• WHAT YOU HAVE TO DO: All of the material below is to be retyped exactly.

• DATASET CONTENT:
++++++++++

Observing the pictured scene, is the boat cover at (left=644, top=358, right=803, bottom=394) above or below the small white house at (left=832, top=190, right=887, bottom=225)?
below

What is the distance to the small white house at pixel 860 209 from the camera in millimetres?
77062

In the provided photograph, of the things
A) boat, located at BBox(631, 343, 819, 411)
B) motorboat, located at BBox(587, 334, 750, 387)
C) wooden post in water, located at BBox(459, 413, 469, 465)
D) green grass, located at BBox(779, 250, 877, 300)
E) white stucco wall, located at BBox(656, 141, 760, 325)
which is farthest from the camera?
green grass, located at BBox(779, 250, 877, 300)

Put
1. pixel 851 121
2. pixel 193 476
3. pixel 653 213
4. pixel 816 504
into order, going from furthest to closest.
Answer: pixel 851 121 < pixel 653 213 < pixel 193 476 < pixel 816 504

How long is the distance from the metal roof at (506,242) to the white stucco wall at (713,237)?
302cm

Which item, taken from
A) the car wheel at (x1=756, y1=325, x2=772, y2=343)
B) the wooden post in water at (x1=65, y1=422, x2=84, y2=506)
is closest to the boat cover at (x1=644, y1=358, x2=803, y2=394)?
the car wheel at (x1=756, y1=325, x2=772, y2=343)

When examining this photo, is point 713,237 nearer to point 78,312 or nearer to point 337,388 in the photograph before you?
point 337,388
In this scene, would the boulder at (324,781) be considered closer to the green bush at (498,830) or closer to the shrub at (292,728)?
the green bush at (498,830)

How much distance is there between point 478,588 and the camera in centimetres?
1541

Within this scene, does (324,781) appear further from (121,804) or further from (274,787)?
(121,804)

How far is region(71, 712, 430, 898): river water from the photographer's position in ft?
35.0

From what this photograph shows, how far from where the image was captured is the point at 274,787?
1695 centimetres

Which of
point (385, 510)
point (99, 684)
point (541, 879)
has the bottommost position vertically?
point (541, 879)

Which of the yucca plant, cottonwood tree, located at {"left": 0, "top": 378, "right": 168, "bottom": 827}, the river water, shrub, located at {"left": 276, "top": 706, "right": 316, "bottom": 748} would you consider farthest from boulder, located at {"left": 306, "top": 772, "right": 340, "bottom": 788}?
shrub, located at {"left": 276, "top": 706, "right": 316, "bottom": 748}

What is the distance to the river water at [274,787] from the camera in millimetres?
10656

++++++++++

• THE SOLUTION:
Observing the pictured scene, is the boat cover at (left=644, top=358, right=803, bottom=394) above or below the small white house at (left=832, top=190, right=887, bottom=225)?
below

What is the distance to the small white house at pixel 860 209 from the camera in millimetres?
77062

In the provided photograph, of the things
A) boat, located at BBox(631, 343, 819, 411)
B) motorboat, located at BBox(587, 334, 750, 387)
C) wooden post in water, located at BBox(459, 413, 469, 465)
D) green grass, located at BBox(779, 250, 877, 300)
E) white stucco wall, located at BBox(656, 141, 760, 325)
which is farthest from the camera?
green grass, located at BBox(779, 250, 877, 300)

Put
1. pixel 851 121
2. pixel 193 476
3. pixel 653 213
4. pixel 816 504
into order, going from furthest to closest.
Answer: pixel 851 121 < pixel 653 213 < pixel 193 476 < pixel 816 504

How long is the distance from the metal roof at (506,242) to the white stucco wall at (713,237)?
302cm

Which item, taken from
A) the car wheel at (x1=756, y1=325, x2=772, y2=343)
B) the wooden post in water at (x1=65, y1=422, x2=84, y2=506)
is closest to the boat cover at (x1=644, y1=358, x2=803, y2=394)?
the car wheel at (x1=756, y1=325, x2=772, y2=343)

When examining this photo, is point 713,237 nearer to point 78,312 or nearer to point 337,388 in the photograph before you?
point 337,388
In this scene, would the boulder at (324,781) be considered closer to the green bush at (498,830) or closer to the shrub at (292,728)?
the green bush at (498,830)

How much distance is there between point 478,588 and the camera in centimetres?
1541

Within this scene, does (324,781) appear further from (121,804) or further from (274,787)?
(121,804)

How far is region(71, 712, 430, 898): river water from the photographer's position in ft?
35.0

From what this photograph shows, how far from where the image was captured is the point at 274,787?
1695 centimetres

Which of
point (385, 510)
point (99, 684)
point (541, 879)
has the bottommost position vertically?
point (541, 879)

Which of the yucca plant, cottonwood tree, located at {"left": 0, "top": 378, "right": 168, "bottom": 827}, the river water, shrub, located at {"left": 276, "top": 706, "right": 316, "bottom": 748} would you consider farthest from boulder, located at {"left": 306, "top": 772, "right": 340, "bottom": 788}?
shrub, located at {"left": 276, "top": 706, "right": 316, "bottom": 748}

What is the distance to the river water at [274,787] from the camera in millimetres?
10656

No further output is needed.